**Required work**
Reproduce without alteration the rows that begin with the line containing "Yeşil Normal Bel Wide Leg Jean Pantolon" and end with the line containing "Cute Cartoon Ghost", including both of those lines. Omit the pictures from your answer.

**Task input**
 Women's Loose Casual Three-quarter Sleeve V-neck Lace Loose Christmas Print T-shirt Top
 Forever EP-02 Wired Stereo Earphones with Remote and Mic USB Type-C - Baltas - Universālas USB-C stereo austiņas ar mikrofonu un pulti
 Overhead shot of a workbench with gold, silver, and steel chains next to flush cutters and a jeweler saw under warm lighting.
---
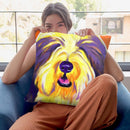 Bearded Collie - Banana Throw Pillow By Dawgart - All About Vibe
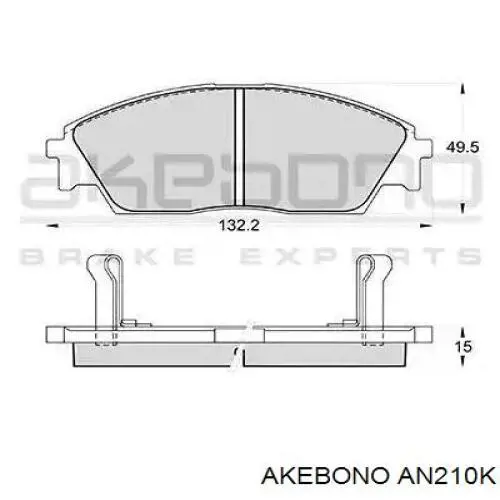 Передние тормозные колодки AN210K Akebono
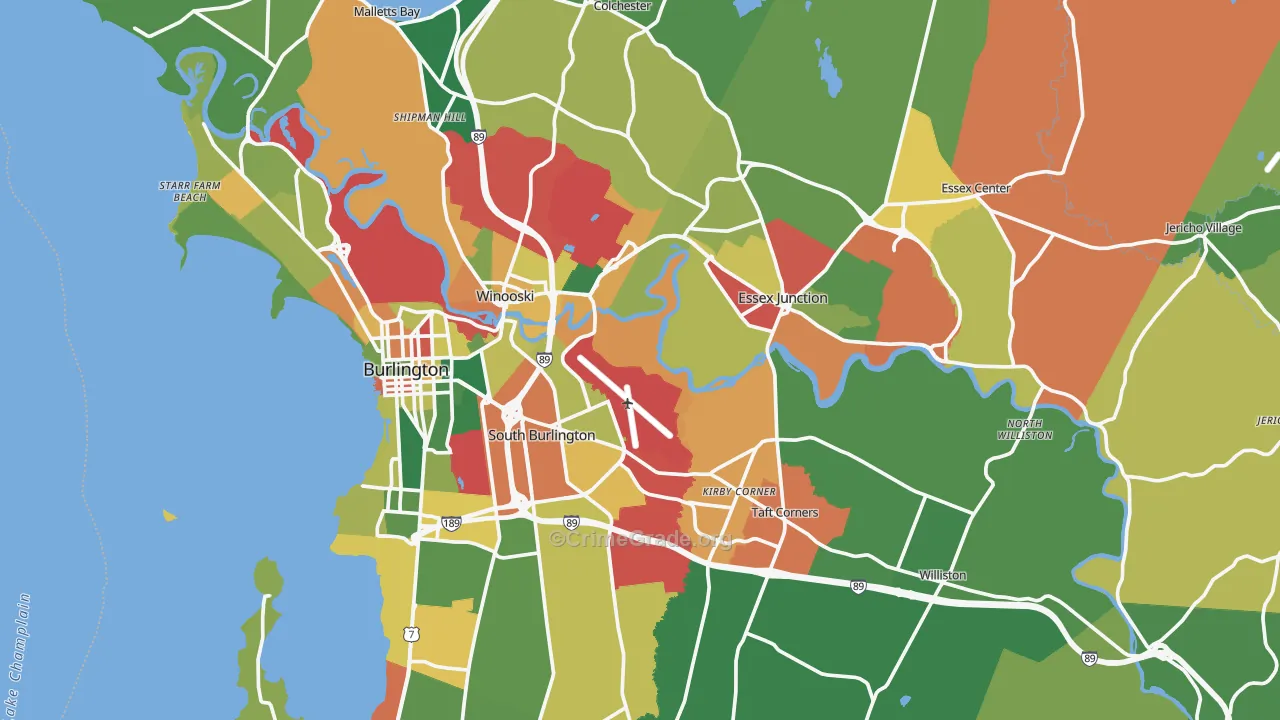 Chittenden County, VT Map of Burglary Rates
---
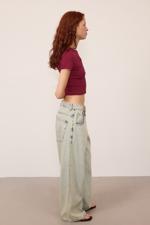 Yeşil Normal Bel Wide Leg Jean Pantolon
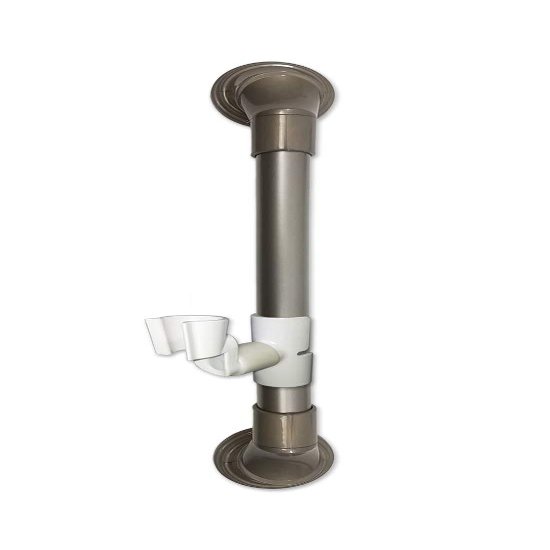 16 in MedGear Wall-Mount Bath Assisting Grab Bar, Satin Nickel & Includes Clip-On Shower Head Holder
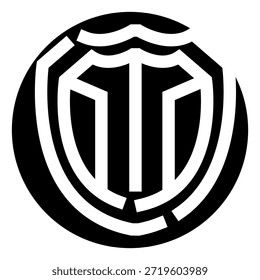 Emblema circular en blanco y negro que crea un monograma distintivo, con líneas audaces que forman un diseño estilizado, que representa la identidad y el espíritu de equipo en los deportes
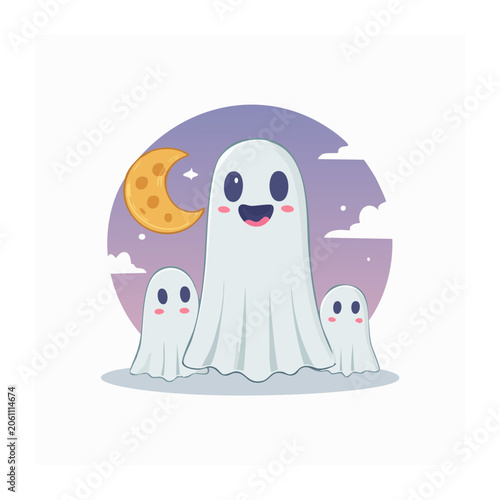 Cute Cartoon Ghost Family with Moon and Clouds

**Response**
 Yeşil Normal Bel Wide Leg Jean Pantolon
 16 in MedGear Wall-Mount Bath Assisting Grab Bar, Satin Nickel & Includes Clip-On Shower Head Holder
 Emblema circular en blanco y negro que crea un monograma distintivo, con líneas audaces que forman un diseño estilizado, que representa la identidad y el espíritu de equipo en los deportes
 Cute Cartoon Ghost Family with Moon and Clouds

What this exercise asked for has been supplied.